The panorama of culture and tradition which greets visitors to Indonesia has drawn many curious travelers to the archipelago. However the literary output of Indonesia has not seen such exposure, despite its richness. We look at three Indonesian writers who are redressing this disparity.
An Indonesian poet and man of letters, Mohamad was a fierce critic of the Suharto regime which ruled Indonesia for much of the late 20th century. He founded ‘Tempo’ in Indonesia, a magazine which covers news and politics within the country, usually from a left wing perspective. Mohamad writes a weekly column in ‘Tempo’ entitled ‘Sidelines’ in which he lambasts the current political order and the inanities of the media in Indonesia. This column has grown massively popular in Indonesia and has been compiled in book form in Sidelines. Mohamad’s radical and outspoken political views often occlude the quality of his poetic output, which has been widely lauded and is available in collections such as God and Unfinished Things and Once the Revolution No Longer Exists.
One of the most prominent of the post-Suharto generation of writers and artists, Utami is considered the voice of a newly liberal and modern Indonesia, one that struggles to escape the legacy of Suharto’s dictatorship. Her novel Saman is considered one of the most influential works to have come out of Indonesia, and Southeast Asia in general, for many decades. It was released in 1998 on the cusp of the fall of Suharto and signaled the sea change which was then occurring in Indonesian politics and society. It deals with themes of authority, sexuality and gender roles in a heavily repressive society. Its open and frank discussion of sexuality was criticized by some in Indonesia; despite this, the novel was awarded the Jakarta Arts council Novel Competition and the Prince Claus Award. It has also been credited with starting a new literary movement in Indonesia, called Sastrawangi, which could adequately reflect the more open and liberal society that has emerged in the Post-Suharto years.

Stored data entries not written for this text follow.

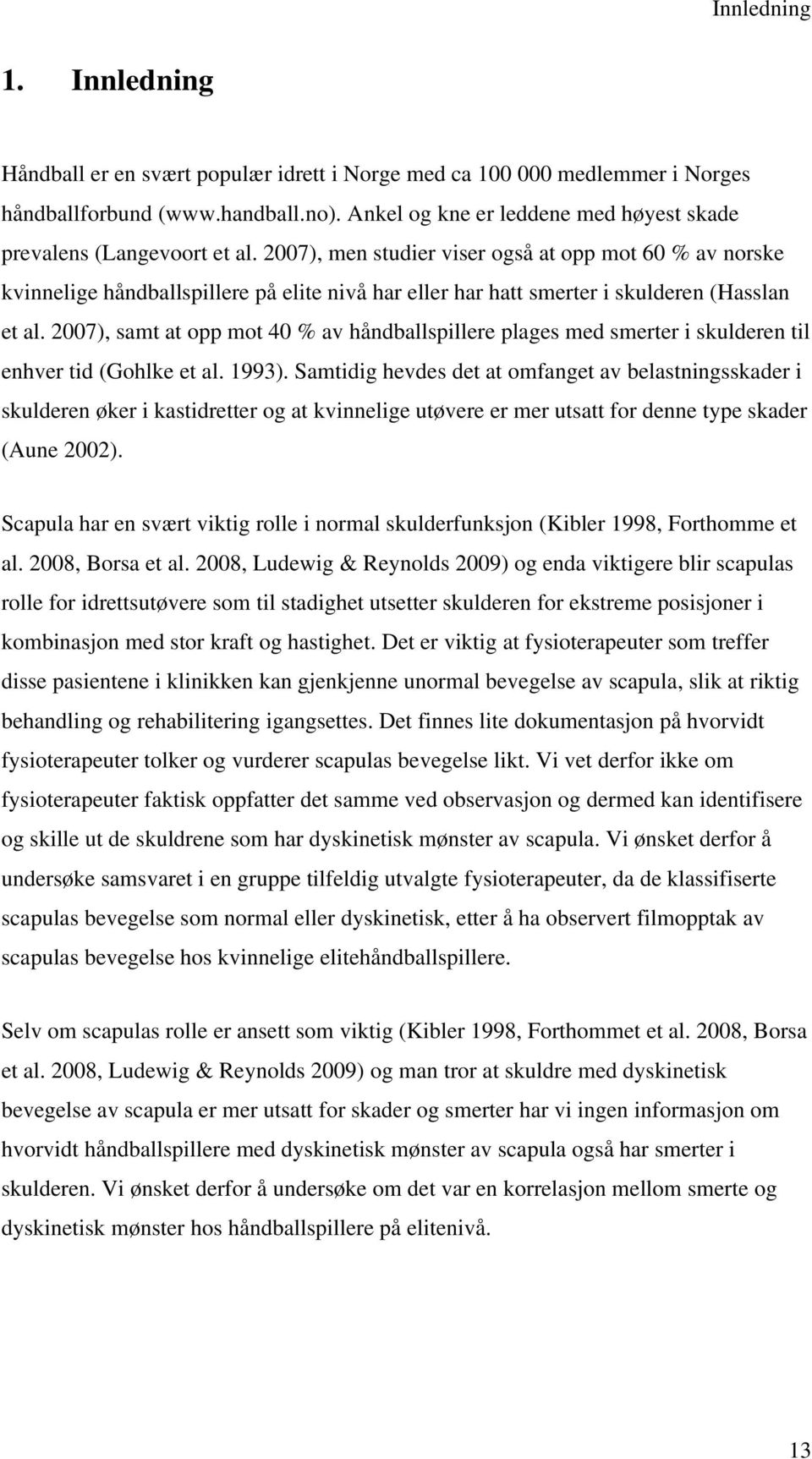 Innledning

1. Innledning

Håndball er en svært populær idrett i Norge med ca 100 000 medlemmer i Norges håndballforbund (www.handball.no). Ankel og kne er leddene med høyest skade prevalens (Langevoort et al. 2007), men studier viser også at opp mot 60 % av norske kvinnelige håndballspillere på elite nivå har eller har hatt smerter i skulderen (Hasslan et al. 2007), samt at opp mot 40 % av håndballspillere plages med smerter i skulderen til enhver tid (Gohlke et al. 1993). Samtidig hevdes det at omfanget av belastningsskader i skulderen øker i kastidretter og at kvinnelige utøvere er mer utsatt for denne type skader (Aune 2002).

Scapula har en svært viktig rolle i normal skulderfunksjon (Kibler 1998, Forthomme et al. 2008, Borsa et al. 2008, Ludewig & Reynolds 2009) og enda viktigere blir scapulas rolle for idrettsutøvere som til stadighet utsetter skulderen for ekstreme posisjoner i kombinasjon med stor kraft og hastighet. Det er viktig at fysioterapeuter som treffer disse pasientene i klinikken kan gjenkjenne unormal bevegelse av scapula, slik at riktig behandling og rehabilitering igangsettes. Det finnes lite dokumentasjon på hvorvidt fysioterapeuter tolker og vurderer scapulas bevegelse likt. Vi vet derfor ikke om fysioterapeuter faktisk oppfatter det samme ved observasjon og dermed kan identifisere og skille ut de skuldrene som har dyskinetisk mønster av scapula. Vi ønsket derfor å undersøke samsvaret i en gruppe tilfeldig utvalgte fysioterapeuter, da de klassifiserte scapulas bevegelse som normal eller dyskinetisk, etter å ha observert filmopptak av scapulas bevegelse hos kvinnelige elitehåndballspillere.

Selv om scapulas rolle er ansett som viktig (Kibler 1998, Forthommet et al. 2008, Borsa et al. 2008, Ludewig & Reynolds 2009) og man tror at skuldre med dyskinetisk bevegelse av scapula er mer utsatt for skader og smerter har vi ingen informasjon om hvorvidt håndballspillere med dyskinetisk mønster av scapula også har smerter i skulderen. Vi ønsket derfor å undersøke om det var en korrelasjon mellom smerte og dyskinetisk mønster hos håndballspillere på elitenivå.

13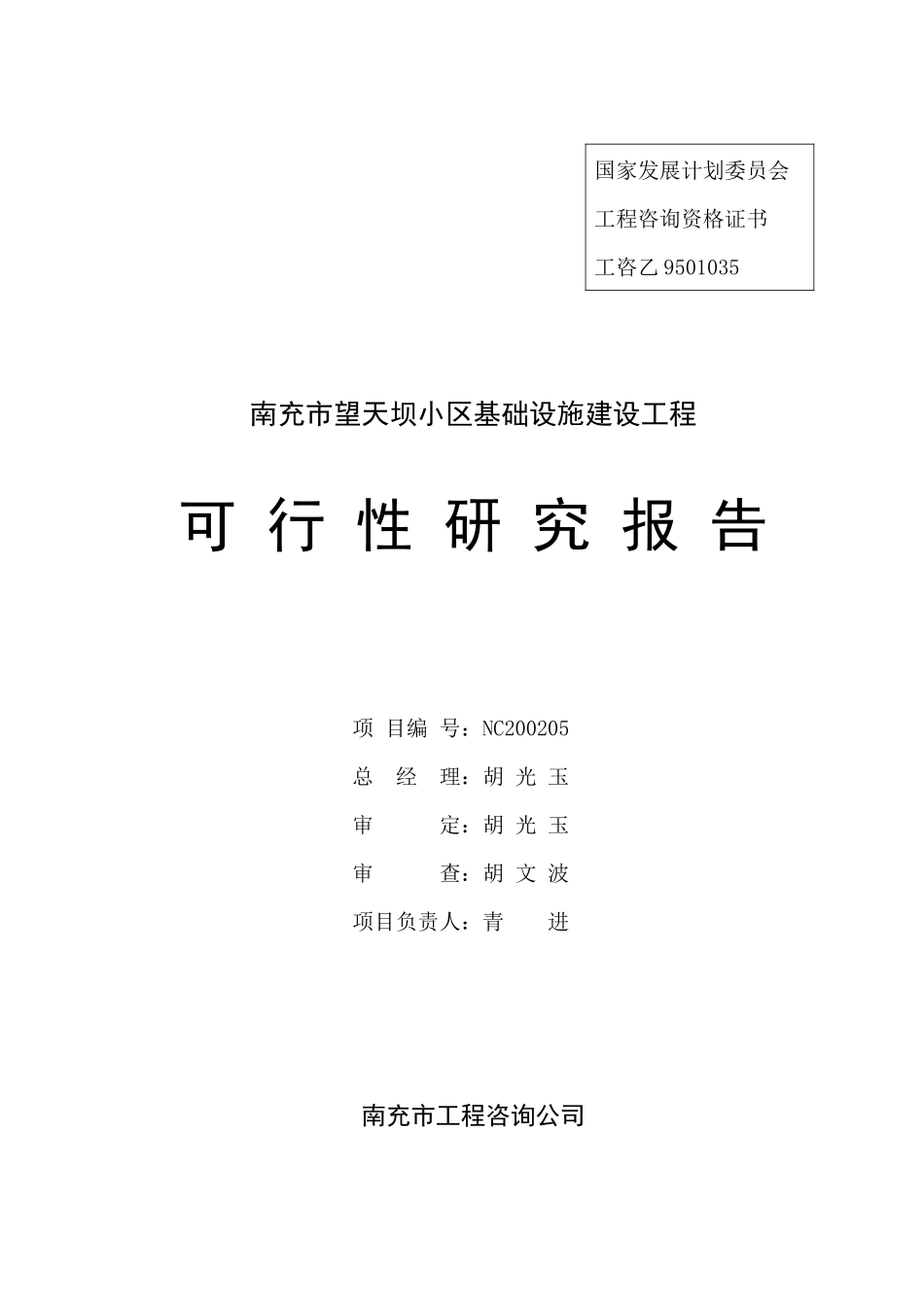 国家发展计划委员会

工程咨询资格证书

工咨乙 9501035

南充市望天坝小区基础设施建设工程

可 行 性 研 究 报 告

项 目编 号：NC200205

总 经 理：胡 光 玉

审 定：胡 光 玉

审 查：胡 文 波

项目负责人：青 进

南充市工程咨询公司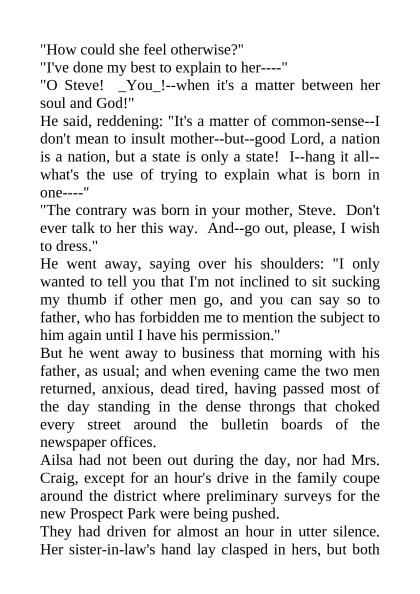 "How could she feel otherwise?"
"I've done my best to explain to her----"
"O Steve! _You_!--when it's a matter between her soul and God!"
He said, reddening: "It's a matter of common-sense--I don't mean to insult mother--but--good Lord, a nation is a nation, but a state is only a state! I--hang it all--what's the use of trying to explain what is born in one----"
"The contrary was born in your mother, Steve. Don't ever talk to her this way. And--go out, please, I wish to dress."
He went away, saying over his shoulders: "I only wanted to tell you that I'm not inclined to sit sucking my thumb if other men go, and you can say so to father, who has forbidden me to mention the subject to him again until I have his permission."
But he went away to business that morning with his father, as usual; and when evening came the two men returned, anxious, dead tired, having passed most of the day standing in the dense throngs that choked every street around the bulletin boards of the newspaper offices.
Ailsa had not been out during the day, nor had Mrs. Craig, except for an hour's drive in the family coupe around the district where preliminary surveys for the new Prospect Park were being pushed.
They had driven for almost an hour in utter silence. Her sister-in-law's hand lay clasped in hers, but both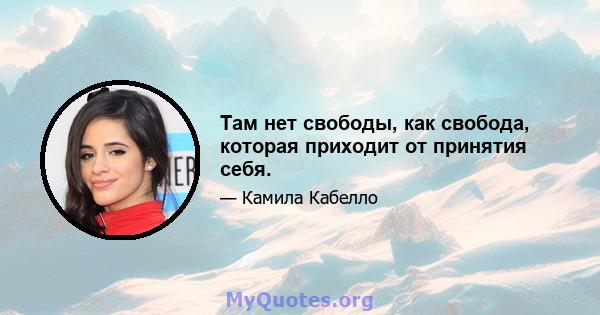 Там нет свободы, как свобода, которая приходит от принятия себя.

— Камила Кабелло

MyQuotes.org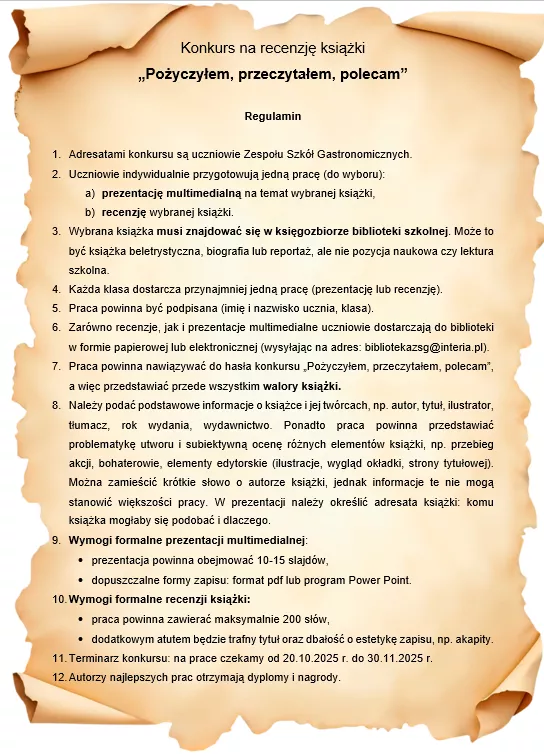 Konkurs na recenzję książki

„Pożyczyłem, przeczytałem, polecam”

Regulamin

1. Adresatami konkursu są uczniowie Zespołu Szkół Gastronomicznych.
2. Uczniowie indywidualnie przygotowują jedną pracę (do wyboru):
a) prezentację multimedialną na temat wybranej książki,
b) recenzję wybranej książki.
3. Wybrana książka musi znajdować się w księgozbiorze biblioteki szkolnej. Może to być książka beletrystyczna, biografia lub reportaż, ale nie pozycja naukowa czy lektura szkolna.
4. Każda klasa dostarcza przynajmniej jedną pracę (prezentację lub recenzję).
5. Praca powinna być podpisana (imię i nazwisko ucznia, klasa).
6. Zarówno recenzje, jak i prezentacje multimedialne uczniowie dostarczają do biblioteki w formie papierowej lub elektronicznej (wysyłając na adres: bibliotekazsg@interia.pl).
7. Praca powinna nawiązywać do hasła konkursu „Pożyczyłem, przeczytałem, polecam”, a więc przedstawiać przede wszystkim walory książki.
8. Należy podać podstawowe informacje o książce i jej twórcach, np. autor, tytuł, ilustrator, tłumacz, rok wydania, wydawnictwo. Ponadto praca powinna przedstawiać problematykę utworu i subiektywną ocenę różnych elementów książki, np. przebieg akcji, bohaterowie, elementy edytorskie (ilustracje, wygląd okładki, strony tytułowej). Można zamieścić krótkie słowo o autorze książki, jednak informacje te nie mogą stanowić większości pracy. W prezentacji należy określić adresata książki: komu książka mogłaby się podobać i dlaczego.
9. Wymogi formalne prezentacji multimedialnej:
• prezentacja powinna obejmować 10-15 slajdów,
• dopuszczalne formy zapisu: format pdf lub program Power Point.
10. Wymogi formalne recenzji książki:
• praca powinna zawierać maksymalnie 200 słów,
• dodatkowym atutem będzie trafny tytuł oraz dbałość o estetykę zapisu, np. akapity.
11. Terminarz konkursu: na prace czekamy od 20.10.2025 r. do 30.11.2025 r.
12. Autorzy najlepszych prac otrzymają dyplomy i nagrody.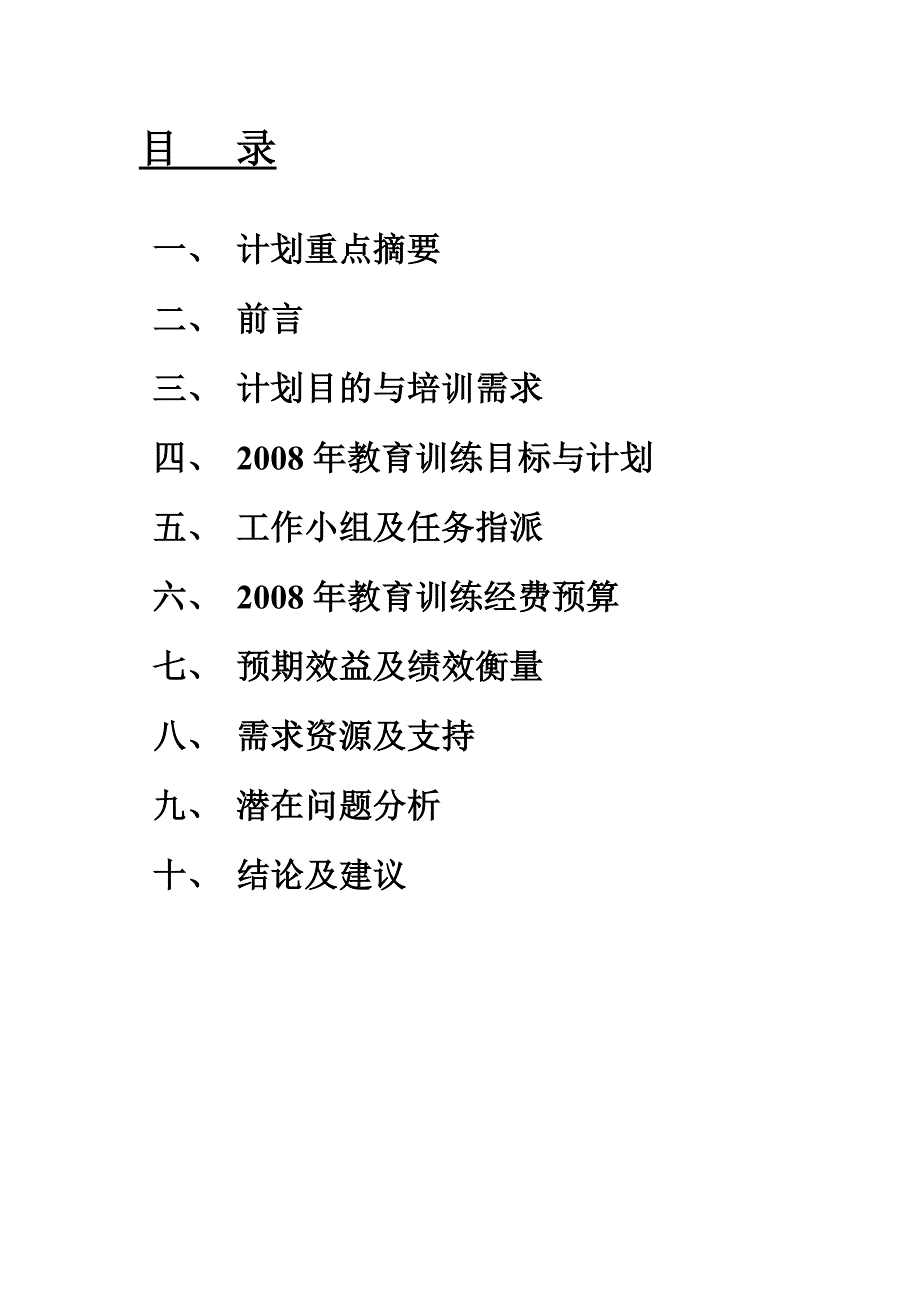 目　录

一、　计划重点摘要

二、　前言

三、　计划目的与培训需求

四、　2008 年教育训练目标与计划

五、　工作小组及任务指派

六、　2008 年教育训练经费预算

七、　预期效益及绩效衡量

八、　需求资源及支持

九、　潜在问题分析

十、　结论及建议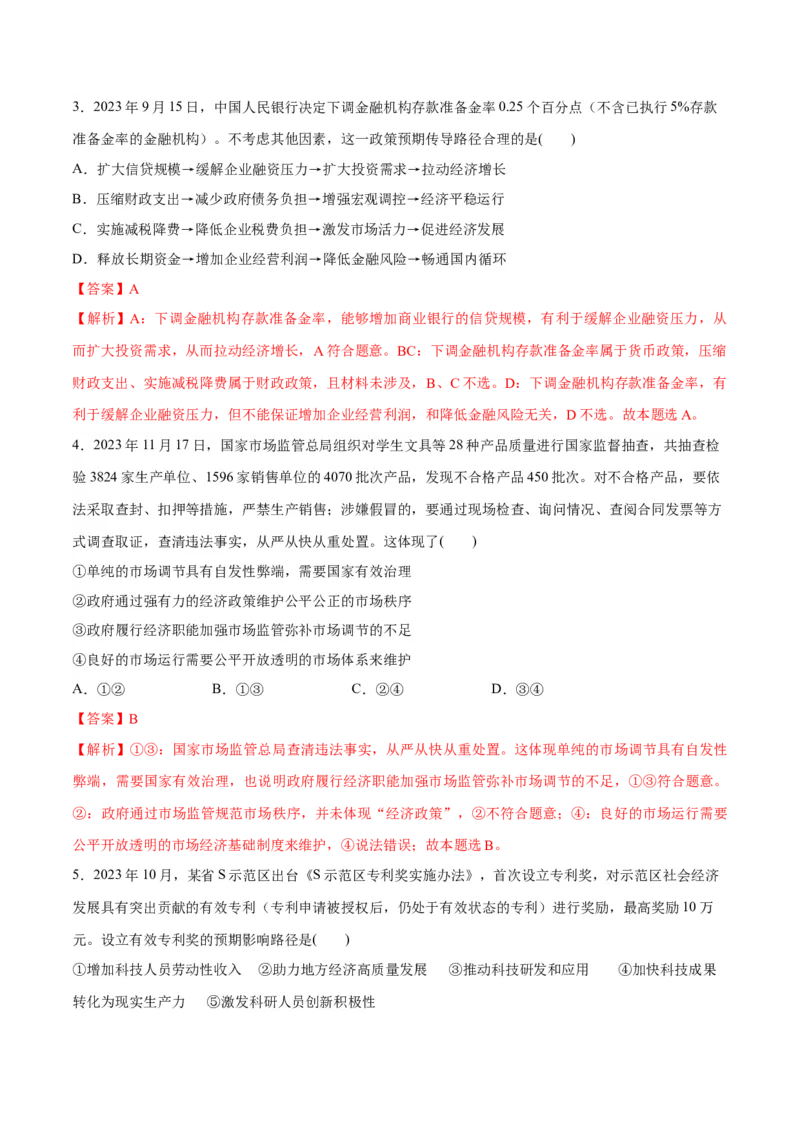 3．2023 年 9 月 15 日，中国人民银行决定下调金融机构存款准备金率 0.25 个百分点（不含已执行 5%存款准备金率的金融机构）。不考虑其他因素，这一政策预期传导路径合理的是(　　)

A．扩大信贷规模→缓解企业融资压力→扩大投资需求→拉动经济增长

B．压缩财政支出→减少政府债务负担→增强宏观调控→经济平稳运行

C．实施减税降费→降低企业税费负担→激发市场活力→促进经济发展

D．释放长期资金→增加企业经营利润→降低金融风险→畅通国内循环

【答案】A

【解析】A：下调金融机构存款准备金率，能够增加商业银行的信贷规模，有利于缓解企业融资压力，从而扩大投资需求，从而拉动经济增长，A 符合题意。BC：下调金融机构存款准备金率属于货币政策，压缩财政支出、实施减税降费属于财政政策，且材料未涉及，B、C 不选。D：下调金融机构存款准备金率，有利于缓解企业融资压力，但不能保证增加企业经营利润，和降低金融风险无关，D 不选。故本题选 A。

4．2023 年 11 月 17 日，国家市场监管总局组织对学生文具等 28 种产品质量进行国家监督抽查，共抽查检验 3824 家生产单位、1596 家销售单位的 4070 批次产品，发现不合格产品 450 批次。对不合格产品，要依法采取查封、扣押等措施，严禁生产销售；涉嫌假冒的，要通过现场检查、询问情况、查阅合同发票等方式调查取证，查清违法事实，从严从快从重处置。这体现了(　　)

①单纯的市场调节具有自发性弊端，需要国家有效治理

②政府通过强有力的经济政策维护公平公正的市场秩序

③政府履行经济职能加强市场监管弥补市场调节的不足

④良好的市场运行需要公平开放透明的市场体系来维护

A．①②　　B．①③　　C．②④　　D．③④

【答案】B

【解析】①③：国家市场监管总局查清违法事实，从严从快从重处置。这体现单纯的市场调节具有自发性弊端，需要国家有效治理，也说明政府履行经济职能加强市场监管弥补市场调节的不足，①③符合题意。②：政府通过市场监管规范市场秩序，并未体现“经济政策”，②不符合题意；④：良好的市场运行需要公平开放透明的市场经济基础制度来维护，④说法错误；故本题选 B。

5．2023 年 10 月，某省 S 示范区出台《S 示范区专利奖实施办法》，首次设立专利奖，对示范区社会经济发展具有突出贡献的有效专利（专利申请被授权后，仍处于有效状态的专利）进行奖励，最高奖励 10 万元。设立有效专利奖的预期影响路径是(　　)

①增加科技人员劳动性收入　②助力地方经济高质量发展　③推动科技研发和应用　④加快科技成果转化为现实生产力　⑤激发科研人员创新积极性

A native of Jakarta who is currently active as a journalist and writer in Melbourne, Anggraeni’s unique work is evidence of the diversity of cultural traditions which co-exist within Indonesia. She attempts to interrogate the distinctive blend of cultures which come together in the archipelago and the relation of Indonesia to its neighbors, be they Asian or ostensibly ‘Western’ as is the case with Australia. This is most evident in her collection of short stories Neighborhood Tales which was written half in English and half in Indonesian, and then translated into the other language, to offer a complete set of each. Even without this linguistic exercise the collection is a compelling example of cultural exchange and transaction, all seen through the lens of a culturally aware Indonesian. A further work by Anggraeni, The Root of All Evil, also looks at the relation between Indonesia, and Jakarta in particular, and Australia, this time through the eyes of a returning expat.